Connie Lin is an American architect and researcher. She is currently a Healthcare Fellow at Perkins&Will. Connie received her Master of Arts in Design and Health from Cornell University after attending the Neuroscience Applied to Architectural Design master’s program from the Università Iuav di Venezia. She received her Bachelor of Architecture from Drexel University and has practiced architectural design in Philadelphia, Chicago, New York, and Los Angeles. Connie has also served as an adjunct professor in the Dept. of Architecture, Design, and Planning at Drexel University. Connie’s research interests lie at the intersection between biophilic design interventions, experiential mapping, and mental and behavioral healthcare facilities.

Claire Daugeard

Claire Daugeard is an architect trained in social and cognitive sciences applied to architecture. She graduated with a Master’s in Architecture (2015, Ecole Nationale Supérieure de Paris Val de Seine), a Bachelor in Sociology (2017, Université Paris Nanterre), a Master in Cognitive Psychology (2019, Université Paris Nanterre), and a Master of Neuroscience applied in Architectural Design (2020, Università Iuav di Venezia).

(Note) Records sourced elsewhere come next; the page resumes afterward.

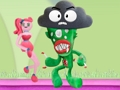 Spel Mamma långa ben och Huggy Wuggy  på nätet
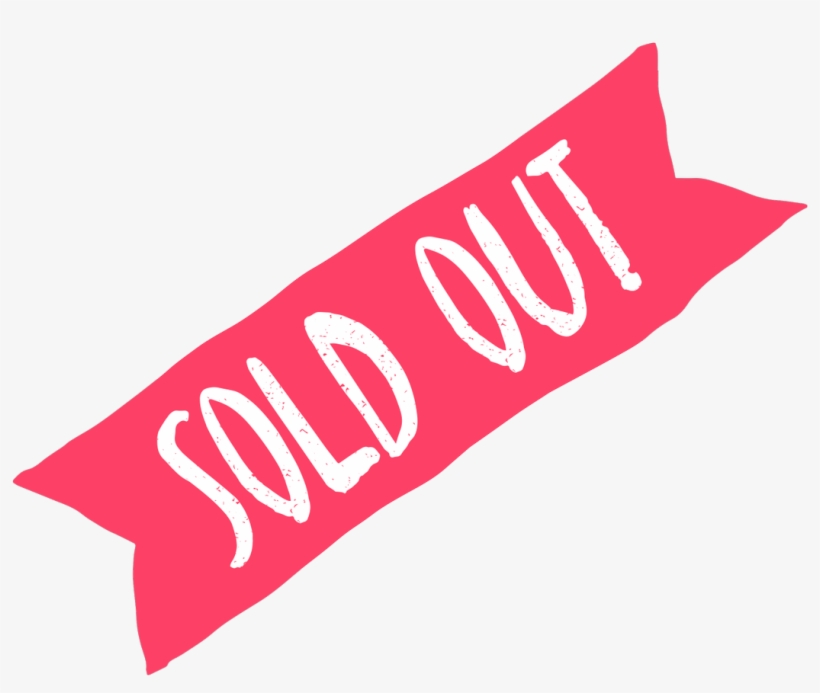 That's All Folks Our Next Small Charities Forum Is - Sold Out Png Transparent, transparent png #1286798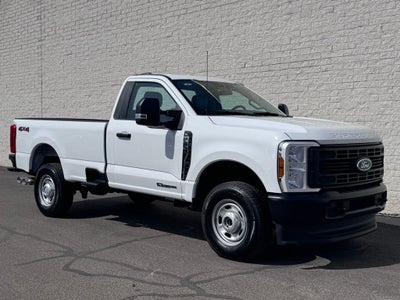 2025 Ford F-250SD XL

She is currently working as a scientific collaborator at the Centre Neuchâtelois de Psychiatrie (CNP), where she conducts research on the impact of the physical environment on patients’ and staff’s mental health and well-being. Further, she works for [S]CITY, a company focusing on the integration of cognitive and behavioral sciences into urban and architectural projects.

Anja Kluge

Anja Kluge is a psychologist with a passion for architecture. She holds a B.Sc. in Psychology, a M.Sc. in Industrial, Organizational and Social psychology (Ludwigs Maximilians University Munich) and studied Neuroscience applied to architectural design at the Università Iuav di Venezia. After having worked in different consulting companies in the field of organizational development and workplace consulting, Anja started in 2020 with Kluges Konzept. There she connects humans and space, psychology, and architecture. Her passion is to foster people’s well-being by personal growth as well as by supportive spaces.